Die Befürworter der Vertragsfreiheit gehen davon aus, dass mit dem heutigen Vertragszwang für die Kassen ein medizinisches Überangebot entsteht. Jede neue Arztpraxis, die über die Grundversicherung abrechnen kann, verursacht zusätzliche Kosten, weil die Patienten das zusätzliche medizinische Angebot nutzen. Und die Kassen müssen heute mit allen zugelassenen Ärztinnen und Ärzten abrechnen. Allerdings können die Krankenkassen bereits heute Modelle mit Prämienrabatten anbieten, die Einschränkungen sowohl der Arzt- als auch der Spitalwahl vorsehen. Und das tun sie auch. Solche Light-Modelle gibt es also bereits.

Weil die FDP die Vertragsfreiheit nicht nur auf die Ärzte, sondern auch auf die Spitäler anwenden möchte, dürfte der Widerstand noch grösser ausfallen.

Der Versuch, den Vertragszwang mit den frei praktizierenden Ärzten generell abzuschaffen, ist bisher im Parlament immer gescheitert. Die Ärzteschaft hatte jeweils mit dem Referendum gedroht und würde eine solche Vorlage garantiert mit dem Referendum bekämpfen. 2012 scheiterte bereits eine milde Variante in der Volksabstimmung: Bei dieser sogenannten Managed-Care-Vorlage hätten Versicherte, die sich keinem Modell mit eingeschränkter Arztwahl anschliessen, einen höheren Selbstbehalt bezahlen müssen. Die Vorlage wurde von der Ärzteverbindung FMH sowie von SP und Gewerkschaften bekämpft und vom Volk mit 76 Prozent Nein-Anteil deutlich verworfen. 

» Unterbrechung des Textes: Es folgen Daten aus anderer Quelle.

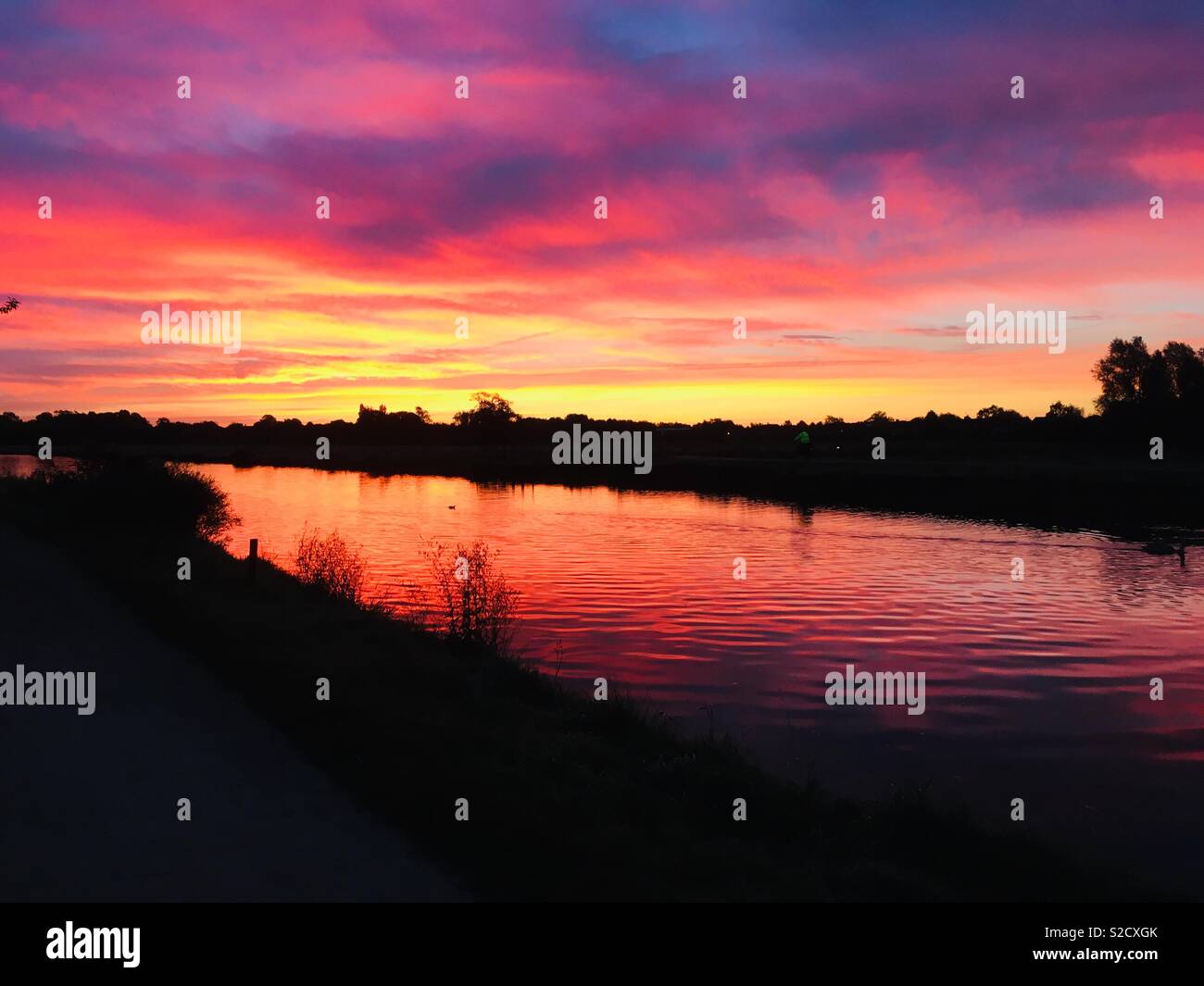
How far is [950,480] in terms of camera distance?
3031 inches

Weil die FDP nun die Vertragsfreiheit nicht nur auf die Ärzte, sondern auch auf die Spitäler anwenden möchte, dürfte der Widerstand noch grösser ausfallen. Deshalb hat eine solche Reform nur geringe Chancen. 

 Streichung medizinischer Leistungen 

Die Versicherten sollen auf gewisse medizinische Leistungen verzichten und damit von tieferen Prämien profitieren können. Als Beispiele nennt die FDP die Komplementärmedizin und den konsequenten Verzicht auf Originalmedikamente, sofern es ein Generikum gibt. Eine solche Generikapflicht können die Kassen bereits heute in speziellen Versicherungsmodellen anbieten, wie das Bundesamt für Gesundheit (BAG) mitteilt. Sonst gilt in der Grundversicherung heute, dass für ein Originalpräparat ein Selbstbehalt von 20 Prozent statt 10 Prozent bezahlt werden muss. Dieser differenzierte Selbstbehalt wird aber nur dann angewandt, wenn der Preisunterschied zwischen Generikum und Original einen bestimmten Wert übersteigt.

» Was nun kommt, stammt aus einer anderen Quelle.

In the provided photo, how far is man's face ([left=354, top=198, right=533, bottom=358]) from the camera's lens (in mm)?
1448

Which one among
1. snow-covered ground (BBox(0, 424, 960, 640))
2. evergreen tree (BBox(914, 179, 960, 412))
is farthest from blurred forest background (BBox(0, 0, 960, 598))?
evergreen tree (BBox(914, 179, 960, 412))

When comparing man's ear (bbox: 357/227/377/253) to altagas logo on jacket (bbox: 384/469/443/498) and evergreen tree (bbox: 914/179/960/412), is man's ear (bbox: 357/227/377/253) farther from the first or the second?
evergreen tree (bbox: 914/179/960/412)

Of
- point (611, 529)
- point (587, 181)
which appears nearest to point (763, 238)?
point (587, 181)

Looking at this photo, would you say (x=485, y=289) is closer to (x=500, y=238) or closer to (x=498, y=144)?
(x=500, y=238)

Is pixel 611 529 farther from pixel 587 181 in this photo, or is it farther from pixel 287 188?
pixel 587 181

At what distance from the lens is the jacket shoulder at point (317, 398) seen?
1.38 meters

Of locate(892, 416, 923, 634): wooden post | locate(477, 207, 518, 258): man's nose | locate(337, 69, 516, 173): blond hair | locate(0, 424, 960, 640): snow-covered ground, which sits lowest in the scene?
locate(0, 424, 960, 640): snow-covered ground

Die Ausnahme der Komplementärmedizin aus dem Leistungskatalog ist nach geltendem Gesetz nicht möglich. Solche wählbaren Einschränkungen des Leistungskatalogs müssten laut BAG gesetzlich geregelt werden. Der Verzicht auf Komplementärmedizin hätte ohnehin nur einen geringen Effekt auf die Prämienhöhe, da Homöopathie und Co. nur einen geringen Anteil am Gesamtkuchen der Grundversicherung ausmachen.

Elektronisches Patientendossier obligatorisch

Nur die wenigsten Versicherten haben heute ein elektronisches Patientendossier (EPD). Das will die FDP ändern: Wer eine Budget-Versicherung abschliesst, für den wäre das EPD obligatorisch. Das Ziel eines solchen Obligatoriums ist die effizientere Behandlung der Patientinnen und Patienten. Wenn alle Behandlungsdaten konsequent ins Dossier geladen werden, können Ärztinnen und Ärzte die Behandlungen besser koordinieren. Mehrfachuntersuchungen und Doppelbehandlungen könnten verhindert werden, so die Idee.